A simple method to evaluate body condition score to maintain the optimal body weight in dogs

Ju Lan Chun1, Han Tae Bang1, Sang Yun Ji1, Jin Young Jeong1, Minji Kim1, Byeonghyeon Kim1, Sung Dae Lee1, Yoo Kyung Lee1, Kondreddy Eswar Reddy1, Ki Hyun Kim1,*
Author Information & Copyright
1National Institute of Animal Science, Rural Development Administration, Wanju 55365, Korea
*Corresponding author: Ki Hyun Kim, National Institute of Animal Science, Rural Development Administration, Wanju 55365, Korea. Tel: +82-63-238-7473, E-mail:

© Copyright 2019 Korean Society of Animal Science and Technology. This is an Open-Access article distributed under the terms of the Creative Commons Attribution Non-Commercial License ( which permits unrestricted non-commercial use, distribution, and reproduction in any medium, provided the original work is properly cited.
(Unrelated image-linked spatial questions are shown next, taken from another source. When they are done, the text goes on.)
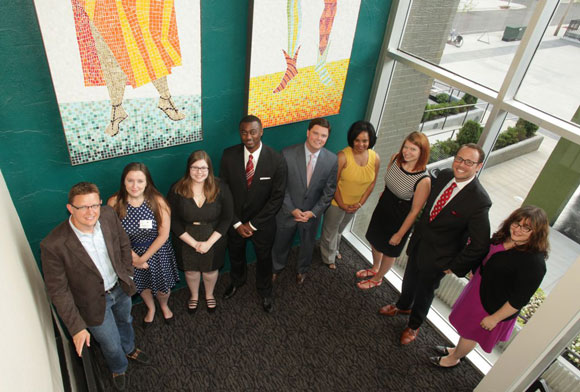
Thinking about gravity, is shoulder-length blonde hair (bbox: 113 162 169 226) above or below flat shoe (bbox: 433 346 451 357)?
above

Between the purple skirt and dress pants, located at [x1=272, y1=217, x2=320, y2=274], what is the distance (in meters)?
1.42

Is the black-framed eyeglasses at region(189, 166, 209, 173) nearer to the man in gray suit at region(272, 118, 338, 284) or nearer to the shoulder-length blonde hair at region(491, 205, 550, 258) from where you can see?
the man in gray suit at region(272, 118, 338, 284)

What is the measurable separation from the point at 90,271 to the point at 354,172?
7.32 feet

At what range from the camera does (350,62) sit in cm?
372

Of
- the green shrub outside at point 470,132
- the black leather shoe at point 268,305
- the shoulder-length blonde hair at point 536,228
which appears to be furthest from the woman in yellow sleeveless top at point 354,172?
the shoulder-length blonde hair at point 536,228

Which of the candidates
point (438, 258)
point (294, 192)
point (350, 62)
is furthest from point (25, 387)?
point (350, 62)

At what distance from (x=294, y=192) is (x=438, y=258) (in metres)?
1.29

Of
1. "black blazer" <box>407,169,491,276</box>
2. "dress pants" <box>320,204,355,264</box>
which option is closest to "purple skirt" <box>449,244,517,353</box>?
"black blazer" <box>407,169,491,276</box>

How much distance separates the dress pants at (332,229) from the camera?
4070 mm

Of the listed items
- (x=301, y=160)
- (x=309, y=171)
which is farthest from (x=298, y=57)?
(x=309, y=171)

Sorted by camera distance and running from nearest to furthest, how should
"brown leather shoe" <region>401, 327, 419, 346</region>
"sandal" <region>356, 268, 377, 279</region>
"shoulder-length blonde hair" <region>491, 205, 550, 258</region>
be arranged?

Received: Nov 01, 2019 ; Revised: Nov 06, 2019 ; Accepted: Nov 08, 2019

Published Online: Nov 30, 2019


Overweight and obesity induce serious health problems that exert negative effects on dog’s welfare. Body condition score (BCS) is a common method to evaluate the body fat mass in animals. By palpating and observing fats under the skin it is possible to predict animal’s body fat accumulation condition. BCS is also a useful tool to estimate body fat composition in dogs. However, BCS can be subjective when it was performed by non-professionals like pet’s owners. To develop a method to avoid the misevaluation of BCS twenty-four Beagles were enrolled and performed BCS evaluation. In addition, the length of chest and abdominal girths were measured. In correlation analysis, the sizes of chest and abdominal girth were significantly correlated with BCS. Especially, the difference and ratio of the chest and abdominal length were highly correlated with the BCS. With that, we suggested that this simple measurement of chest and abdominal girths by a measuring tape would be an effective method to estimate BCS scores in dogs that helps non-professionals to manage their own dog’s nutritional condition by monitoring body fat accumulation condition.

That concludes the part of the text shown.